Rue Vielle du Temple (III puntata di Bilbao solo andata)

di Vittoria Favaron

Rue Vielle du Temple (III puntata di Bilbao solo andata)

di Vittoria Favaron

Rue Vielle du Temple (III puntata di Bilbao solo andata)

di Vittoria Favaron

Era un suono di pianoforte a corda quello che, di buon grado, fuoriusciva  dalla casa bianca con le rifiniture in ferro nero e laccato e si mescolava nell’aria pungente attraversando i corpi, le cose, le altre case, ma soprattutto, la strada.

Giorgio poteva sentirlo e, come era solito fare, fermava il passo, accostava padiglioni e occhi al di sopra del suo naso e si concedeva quell’ intimo ascolto, ripetendo il gioco di chi brama di indovinare l’esecutore, se sia un principiante, un musicista vero, o niente di tutto questo.

Merry Christmas Mr Lawrence. Inconfondibile attacco. Accordo dopo accordo, tasto dopo tasto. Un brivido, incalzava la giacca di Giorgio, si snodava tra le pieghe del cotone. Un brivido, inconfondibile anch’esso, della medesima consistenza di quello che lo colse dentro il Blue Note di Milano, dentro quel buco con luci blu e aria rarefatta, intensa.

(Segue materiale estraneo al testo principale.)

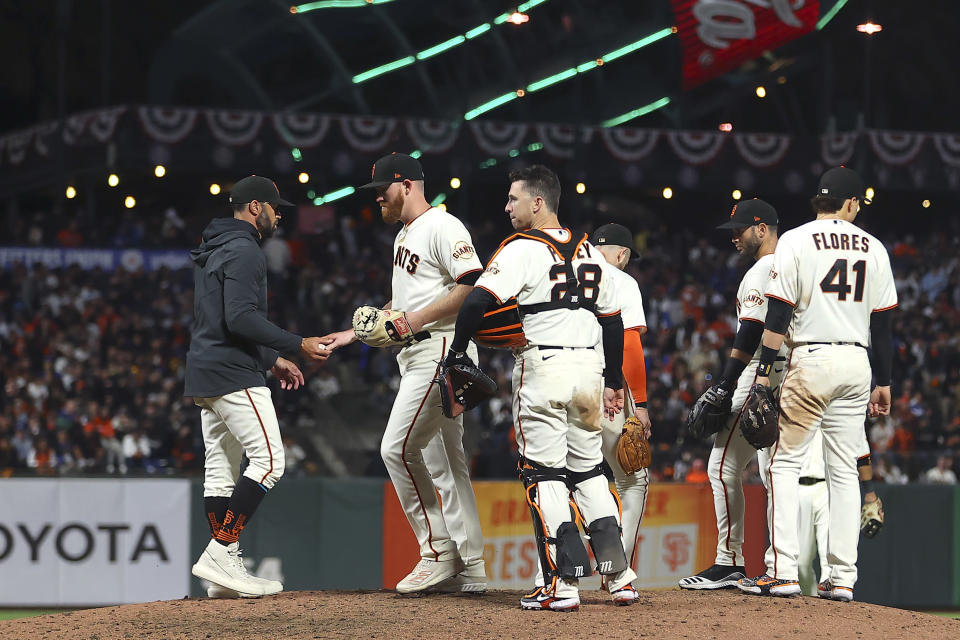 San Francisco Giants pitcher Zack Littell, second from left, hands the ball to manager Gabe Kapler as he is relieved during the eighth inning of Game 2 of a baseball National League Division Series against the Los Angeles Dodgers Saturday, Oct. 9, 2021, in San Francisco. (AP Photo/John Hefti)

Giorgio era fermo, non si poteva sottrarre a quell’ ascolto pubblico, offerto a lui e a chiunque incrociasse Rue Vielle du Temple, in quella serata parigina altrettanto fredda, di un freddo che non faceva più alcun effetto, ora che lui era tutto preso a non perdere nemmeno una nota, come se questa fosse l’unica cosa utile da fare in una città traboccante di romanticismo a buon prezzo.

Quella musica era Livia, era la loro canzone, come se ci fosse ancora una canzone per ogni coppia di amanti che tendono verso questo genere di cose, come se i pezzi  che passano in radio, in passeggiate notturne nelle macchine, fossero roba da dilettanti dei sentimenti. Il loro amore, leggero e lento, intenso, nei pomeriggi al tramonto, acceso sui divani di casa, era nato seguendo il piano di Sakamoto, quella sera a Parigi.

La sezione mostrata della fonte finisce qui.